温兰枝哐当一声坐下来,推开邬辞砚递过来的坛子,道:“我一个人喝……没意思,我要你跟我一起喝。”
邬辞砚不知从哪变出来两个碗,倒了两碗酒,一碗递给温兰枝,“一起喝。”
温兰枝接过,小口小口啜饮。
邬辞砚怀疑她是不是没醉啊,怎么刚才喝酒那么爽快,现在这么磨蹭,她是不是知道那是醒酒汤啊?
温兰枝喝了两小口,放下热乎乎的醒酒汤,抬头,看着“太阳”,道:“唔……雪芝特别喜欢看月亮。”
邬辞砚拿“酒”的手愣在空中,须臾,缓过神儿来,又往嘴里送。
温兰枝靠在邬辞砚身上,道:“他其实不怎么喝酒的,但我觉得光看月亮太无聊了,非要拉着他陪我喝。”
“然后,他就这样……”温兰枝颤抖着手,举起酒碗,对着天上的月亮,“他就、他就,他就说……举头望明月,低头思故乡。”

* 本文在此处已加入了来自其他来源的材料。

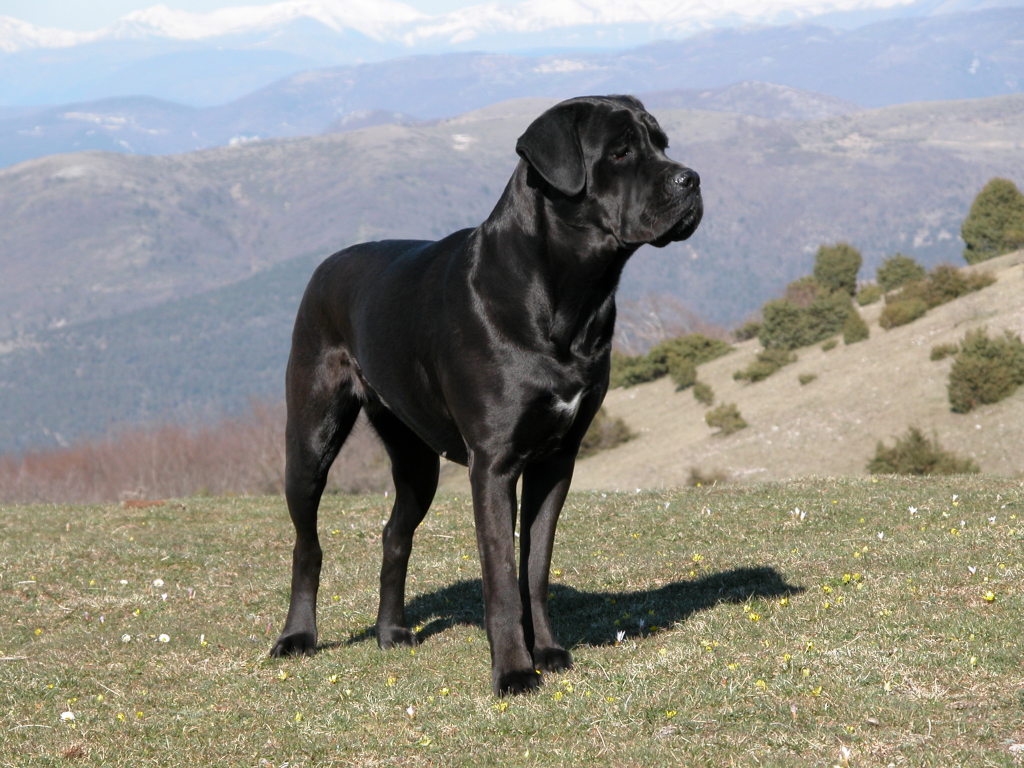 Dog breeds: Cane Corso dog temperament and personality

“他故乡在……”温兰枝晃了晃手,再次把酒碗递到嘴边,饮尽酒碗里的汤,“不知道在哪里,他说他不记得了,他只能记得小时候跟着姐姐四处逃难,然后……然后姐姐走了……”
温兰枝撇撇嘴,“为什么我们每个人都在逃难……为什么、为什么要四处流浪。”
“你喜欢流浪吗?”邬辞砚偏头,明知故问道。
温兰枝摇了摇快要沉到胸口的头,“我喜欢……住在漂亮的房子里。”
她的头要往下掉,被邬辞砚拖住了。
她的头被挪到邬辞砚肩上,她的嘴巴附在他的耳边,喃喃道:“和……喜欢的人一起。”
温兰枝靠着靠着,就睡着了。
邬辞砚偏过头去,蹭了一下眼角的水滴,哑着声音,道:“我也想和喜欢的人一起,住漂亮的房子。”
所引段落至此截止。